Как давно Темань не слышала этот голос – спокойный, чуть насмешливый, прохладный! Так
– Просто ты так... внезапно вернулась, – пробормотала она, присаживаясь в кресло напротив.
– Ты, наверно, надеялась, что я сгину где-нибудь вдали от дома? – усмехнулась Северга. – Ну, извини уж, что не оправдала твоих надежд.
Знакомый яд в словах, знакомый лёд глаз, никогда не таявший даже при улыбке... И знакомый неутолимый голод, в котором Темань жила все эти годы. А Северга, окинув её долгим, внимательным взглядом, улыбнулась:
– У нас пополнение в семействе, как я погляжу... И кто же папаша?
– Это неважно, – проронила Темань, невольно прикрывая живот руками ограждающим, защитным движением. – Он подписал договор и больше не появится в нашей жизни.
– Вот оно что. Понятно.
Северга плеснула себе ещё хлебной воды, осушила чарку, кусочки льда звякнули внутри искрящегося хрусталя. Со стуком поставив сосуд на столик, она откинулась в кресле и уставилась на Темань сквозь прищур ресниц – то ли дремотный, то ли смеющийся.
– Тебе идёт животик. Ты с ним очаровательна.
Темань скривила губы. А ведь она уже почти думать забыла о Северге, окунувшись в работу и ожидание ребёнка, но один взгляд в её льдисто-язвительные, колкие глаза – и она опять очутилась в отправной точке. Там же, где и была со своими страданиями, ревностью, несбыточной мечтой быть любимой... И не кем-нибудь, а этой «неприятной во всех отношениях особой». Она полжизни была готова отдать за одно «люблю» с этих неумолимых, беспощадных губ, жестоких и твёрдых. Думала, что исцелилась от недуга по имени Северга, победила эту зависимость, но всё осталось на своём месте.
– Ты ужинала? – только и смогла она спросить, прочистив осипшее горло.
– В дороге перекусывала часов пять назад. Надо бы в купель залечь, отмокнуть, но что-то лень одолела. – Северга опрокинула ещё чарочку, занюхала сыром.
На ней была её видавшая виды стёганка, кожаные штаны и высокие форменные сапоги.
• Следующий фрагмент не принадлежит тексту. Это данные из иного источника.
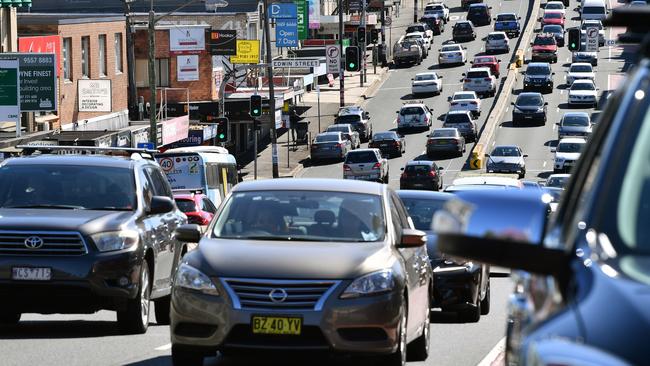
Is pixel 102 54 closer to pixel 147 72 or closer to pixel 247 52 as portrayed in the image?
pixel 147 72

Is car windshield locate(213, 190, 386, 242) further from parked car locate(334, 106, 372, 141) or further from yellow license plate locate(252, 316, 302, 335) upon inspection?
parked car locate(334, 106, 372, 141)

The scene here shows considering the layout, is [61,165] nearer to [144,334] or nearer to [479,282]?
[144,334]

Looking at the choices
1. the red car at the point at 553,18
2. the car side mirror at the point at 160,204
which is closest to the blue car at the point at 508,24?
the red car at the point at 553,18

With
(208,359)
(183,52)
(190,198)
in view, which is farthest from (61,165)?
(183,52)

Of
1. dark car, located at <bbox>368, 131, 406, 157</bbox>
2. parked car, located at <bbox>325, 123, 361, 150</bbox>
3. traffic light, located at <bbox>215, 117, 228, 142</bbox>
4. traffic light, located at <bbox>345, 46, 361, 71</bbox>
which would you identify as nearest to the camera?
traffic light, located at <bbox>215, 117, 228, 142</bbox>

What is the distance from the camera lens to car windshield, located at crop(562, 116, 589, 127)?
74.4 m

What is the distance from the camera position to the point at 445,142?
73938 mm

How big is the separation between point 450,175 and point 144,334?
5433 centimetres

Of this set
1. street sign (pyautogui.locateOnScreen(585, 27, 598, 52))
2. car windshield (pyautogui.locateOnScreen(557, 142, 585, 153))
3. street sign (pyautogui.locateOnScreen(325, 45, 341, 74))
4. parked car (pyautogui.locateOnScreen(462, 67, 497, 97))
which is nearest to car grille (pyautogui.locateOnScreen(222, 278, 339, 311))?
car windshield (pyautogui.locateOnScreen(557, 142, 585, 153))

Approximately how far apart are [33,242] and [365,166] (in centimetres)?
5119

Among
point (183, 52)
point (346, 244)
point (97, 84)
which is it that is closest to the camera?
point (346, 244)

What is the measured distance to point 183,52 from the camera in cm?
7869

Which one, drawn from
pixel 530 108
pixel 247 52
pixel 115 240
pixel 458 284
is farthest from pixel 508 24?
pixel 115 240

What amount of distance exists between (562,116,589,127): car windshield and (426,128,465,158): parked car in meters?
5.01
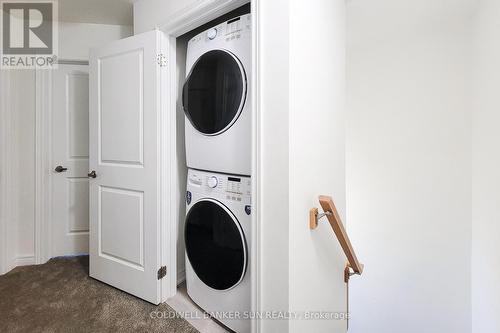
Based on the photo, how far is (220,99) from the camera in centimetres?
129

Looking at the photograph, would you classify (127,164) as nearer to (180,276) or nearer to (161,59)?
(161,59)

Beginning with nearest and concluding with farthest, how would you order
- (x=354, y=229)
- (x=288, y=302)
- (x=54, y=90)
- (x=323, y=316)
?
(x=288, y=302)
(x=323, y=316)
(x=54, y=90)
(x=354, y=229)

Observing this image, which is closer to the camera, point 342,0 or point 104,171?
point 342,0

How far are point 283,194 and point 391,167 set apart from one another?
1702 millimetres

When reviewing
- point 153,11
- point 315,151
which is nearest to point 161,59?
point 153,11

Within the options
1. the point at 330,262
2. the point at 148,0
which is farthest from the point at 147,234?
the point at 148,0

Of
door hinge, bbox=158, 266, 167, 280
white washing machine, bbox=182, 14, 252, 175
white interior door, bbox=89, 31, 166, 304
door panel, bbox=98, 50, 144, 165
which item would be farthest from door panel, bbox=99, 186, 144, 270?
white washing machine, bbox=182, 14, 252, 175

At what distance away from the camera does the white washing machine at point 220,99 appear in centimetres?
118

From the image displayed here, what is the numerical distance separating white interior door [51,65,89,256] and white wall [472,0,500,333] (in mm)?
3215

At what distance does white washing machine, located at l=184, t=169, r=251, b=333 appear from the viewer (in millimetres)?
1224

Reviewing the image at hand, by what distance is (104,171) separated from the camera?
1737 millimetres

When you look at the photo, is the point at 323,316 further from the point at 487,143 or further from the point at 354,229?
the point at 487,143

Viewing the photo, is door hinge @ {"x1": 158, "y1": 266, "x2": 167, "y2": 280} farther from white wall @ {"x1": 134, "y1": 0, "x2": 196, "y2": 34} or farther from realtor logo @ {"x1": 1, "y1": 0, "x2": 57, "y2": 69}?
realtor logo @ {"x1": 1, "y1": 0, "x2": 57, "y2": 69}

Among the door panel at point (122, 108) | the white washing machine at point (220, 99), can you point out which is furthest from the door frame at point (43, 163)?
the white washing machine at point (220, 99)
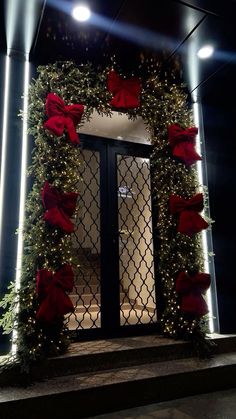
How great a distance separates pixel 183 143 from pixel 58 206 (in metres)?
1.71

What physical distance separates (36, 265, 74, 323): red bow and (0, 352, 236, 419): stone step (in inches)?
21.5

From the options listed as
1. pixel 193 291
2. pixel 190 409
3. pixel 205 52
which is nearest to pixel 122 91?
pixel 205 52

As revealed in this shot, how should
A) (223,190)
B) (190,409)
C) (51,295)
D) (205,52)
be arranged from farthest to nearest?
(223,190) → (205,52) → (51,295) → (190,409)

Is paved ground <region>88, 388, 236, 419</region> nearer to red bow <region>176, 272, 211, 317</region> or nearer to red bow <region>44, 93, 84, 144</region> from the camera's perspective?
red bow <region>176, 272, 211, 317</region>

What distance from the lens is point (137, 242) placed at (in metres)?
3.93

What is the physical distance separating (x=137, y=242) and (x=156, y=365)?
1.44m

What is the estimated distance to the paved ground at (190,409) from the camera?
7.87 ft

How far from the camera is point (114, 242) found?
375 cm

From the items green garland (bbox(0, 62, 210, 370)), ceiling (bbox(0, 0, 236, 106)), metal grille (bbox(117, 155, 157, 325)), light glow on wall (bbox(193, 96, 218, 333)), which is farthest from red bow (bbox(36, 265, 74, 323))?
ceiling (bbox(0, 0, 236, 106))

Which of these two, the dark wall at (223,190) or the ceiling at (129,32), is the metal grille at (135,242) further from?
the ceiling at (129,32)

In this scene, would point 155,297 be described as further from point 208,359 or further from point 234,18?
point 234,18

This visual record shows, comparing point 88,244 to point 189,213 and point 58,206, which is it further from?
point 189,213

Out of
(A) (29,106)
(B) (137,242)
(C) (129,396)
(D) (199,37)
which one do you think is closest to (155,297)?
(B) (137,242)

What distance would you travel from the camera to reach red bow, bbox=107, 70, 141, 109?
3.68m
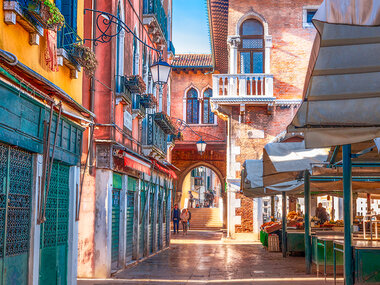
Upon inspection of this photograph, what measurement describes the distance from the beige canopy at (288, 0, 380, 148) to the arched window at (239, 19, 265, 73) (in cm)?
2033

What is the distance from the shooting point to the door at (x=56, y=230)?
860cm

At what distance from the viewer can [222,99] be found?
25.8m

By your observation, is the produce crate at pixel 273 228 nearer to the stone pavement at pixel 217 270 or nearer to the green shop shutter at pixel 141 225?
the stone pavement at pixel 217 270

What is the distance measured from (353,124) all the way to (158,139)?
13645 mm

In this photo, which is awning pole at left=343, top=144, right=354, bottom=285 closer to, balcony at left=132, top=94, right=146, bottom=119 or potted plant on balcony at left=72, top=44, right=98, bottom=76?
potted plant on balcony at left=72, top=44, right=98, bottom=76

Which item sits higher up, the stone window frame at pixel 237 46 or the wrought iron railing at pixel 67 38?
the stone window frame at pixel 237 46

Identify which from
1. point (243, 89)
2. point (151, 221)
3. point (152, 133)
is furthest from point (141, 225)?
point (243, 89)

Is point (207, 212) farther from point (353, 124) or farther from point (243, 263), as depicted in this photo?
point (353, 124)

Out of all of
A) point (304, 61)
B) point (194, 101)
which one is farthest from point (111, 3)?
point (194, 101)

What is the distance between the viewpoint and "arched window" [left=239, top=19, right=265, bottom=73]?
87.1ft

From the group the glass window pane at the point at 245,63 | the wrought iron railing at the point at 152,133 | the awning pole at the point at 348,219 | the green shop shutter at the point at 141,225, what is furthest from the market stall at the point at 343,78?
the glass window pane at the point at 245,63

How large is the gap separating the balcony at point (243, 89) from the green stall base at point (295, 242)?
359 inches

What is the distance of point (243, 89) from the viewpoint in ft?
84.7

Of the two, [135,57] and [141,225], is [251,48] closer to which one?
[135,57]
Рубашка, конечно же, пропотевшая, воротничок грязный... Темань отмечала каждую мелочь жадно-цепким, изголодавшимся взглядом, и поймала себя на безумной мысли: ей хотелось вжаться в это гибкое, как хлыст, и твёрдое, как клинок, тело, пахнущее потом и долгой, трудной дорогой, вцепиться и не отпускать. Пусть опять самообман, пусть!.. Пусть мираж, выдумка, но ей до стона сквозь стиснутые зубы хотелось утонуть в объятиях Северги. Так обнимать не умел никто, кроме неё – крепко, властно, победоносно, с чуть насмешливой лаской и превосходством.
Северга всё-таки помылась и переоделась, и Темань велела дому подавать ужин. Супруга вышла к столу с ещё немного влажными волосами, в чистой рубашке
– Ну, как у тебя дела, детка? Много книжек написала? – спросила она, садясь.
– Выпустила один сборник стихов. Как-то не до творчества в последнее время, работы много. – Темань тонкой струйкой цедила сливки в свою чашку, а Северга предпочитала отвар без добавок.
– Всё про светскую жизнь пишешь и по сборищам шастаешь? – Северга жадно отхватила клыкастым белым оскалом сразу половину пирожка с мясом.
– Нет, я теперь главный редактор нашего «Обозревателя». – Темань отвечала сдержанно, кратко, оставляя несказанным слишком многое – почти всё. Но то, что она безжалостно вычёркивала на словах, никуда не девалось из памяти – и отказы издательств, и безработица, и безденежье, и сырой мрак одиночной камеры. И сожжённый роман...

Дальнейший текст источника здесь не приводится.